* **Extracted text**:
'''

Deepwater Horizon

Chaos at Sea

An Illusion Review by Joan Ellis

Deepwater Horizon

Deepwater Horizon hands us the unvarnished reality of the worst oil spill in U.S. history. Consider first what it doesn’t do. It resists the temptation of making a disaster film that swirls around victims and their families. The Hollywood rule of humanizing blockbusters with subplots is entirely ignored by director Peter Berg and the screenwriters. Taking even more of a risk, they leave most of the characters undeveloped in the shadow of the explosion. This is a movie about the horrifying reality of what led to the explosion of the oil rig four miles off the Louisiana coast in 2010.

The movie opens on Mike Williams (Mark Wahlberg), his wife Felicia ((Kate Hudson) and their daughter Sydney (Stella Allen) as Mike prepares to leave for three weeks of duty on the oil rig Deepwater Horizon which is 43 days behind schedule in its obligation to oil giant British Petroleum. In short order, Mike and the audience arrive at the largest movie set piece ever built. It is here that the filmmakers take their biggest risk. They concentrate not on personalities but on the culture of drilling for oil, on the flow and interconnection of the disparate parts on that rig.

To give us that culture, director Peter Berg, shows us short, sharp conversations among the 126 person crew. If much of the talk is unintelligible it matters not a whit because we begin to understand the exacting technical demands on each person trained to do just one thing. They yell at each other over the unrelenting noise in a kind of formal, practiced communication system.

'''

* **Data section**:
'''

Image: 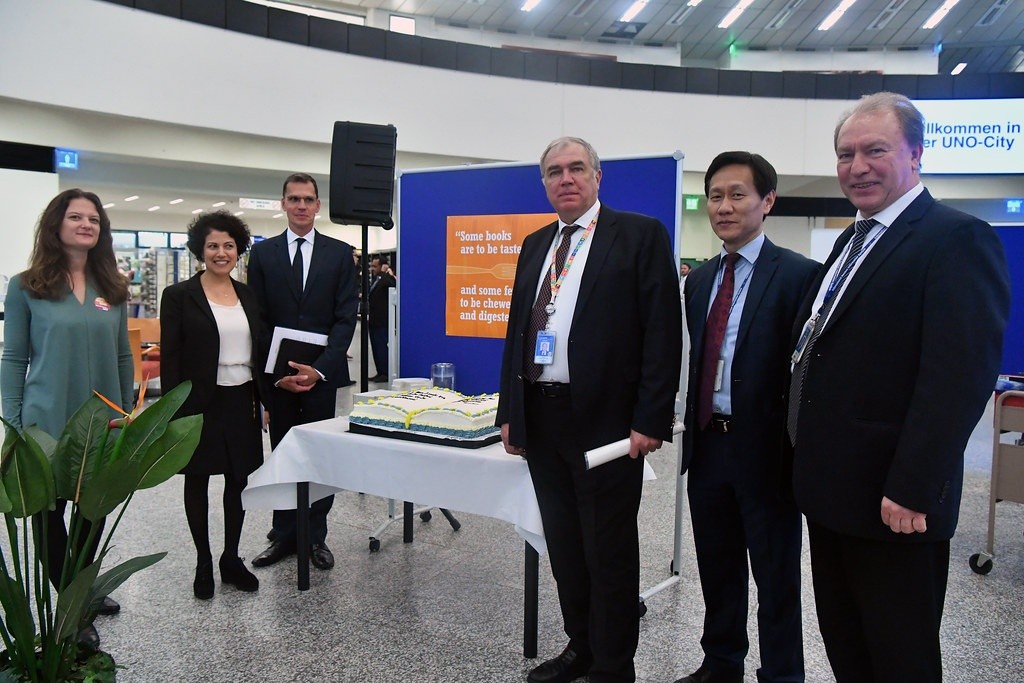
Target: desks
[241,415,684,675]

'''

* **Complete the following**:
(1) Answer these questions from the Deepwater Horizon review:
(a) How far off the Louisiana coast was the oil rig?
(b) How many days behind schedule was the rig in its obligation to British Petroleum?
(c) How many people made up the crew?
(2) Reproduce everything in the Deepwater Horizon review from "Deepwater Horizon hands" down to "coast in 2010.".

* **Task-by-task outputs**:
(1)
(a) Four miles.
(b) 43 days.
(c) 126.

(2)
Deepwater Horizon hands us the unvarnished reality of the worst oil spill in U.S. history. Consider first what it doesn’t do. It resists the temptation of making a disaster film that swirls around victims and their families. The Hollywood rule of humanizing blockbusters with subplots is entirely ignored by director Peter Berg and the screenwriters. Taking even more of a risk, they leave most of the characters undeveloped in the shadow of the explosion. This is a movie about the horrifying reality of what led to the explosion of the oil rig four miles off the Louisiana coast in 2010.